::: DATA IN THIS EXERCISE

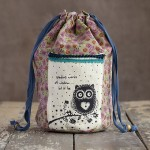 Ditty Bag Owl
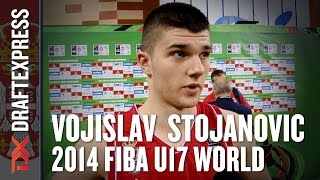 2014 Vojislav Stojanovic Interview - DraftExpress - FIBA U17 World Championships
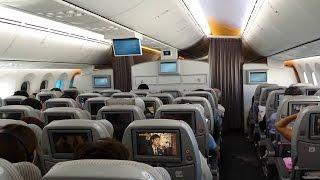 Japan Airlines Boeing 787-8 from Honolulu to Tokyo (NRT): JAL 785 Trip Report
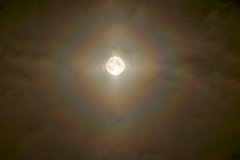 Moon Halo, Graz 2014-10-08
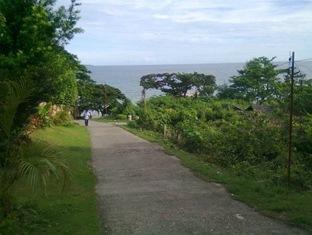 Panglao Palms Apartelle Panglao Island - Khu vựcxung quanh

::::::

Using the records above, output their complete text exactly, minus any images.

FINISHED EXERCISE:
 Ditty Bag Owl
 2014 Vojislav Stojanovic Interview - DraftExpress - FIBA U17 World Championships
 Japan Airlines Boeing 787-8 from Honolulu to Tokyo (NRT): JAL 785 Trip Report
 Moon Halo, Graz 2014-10-08
 Panglao Palms Apartelle Panglao Island - Khu vựcxung quanh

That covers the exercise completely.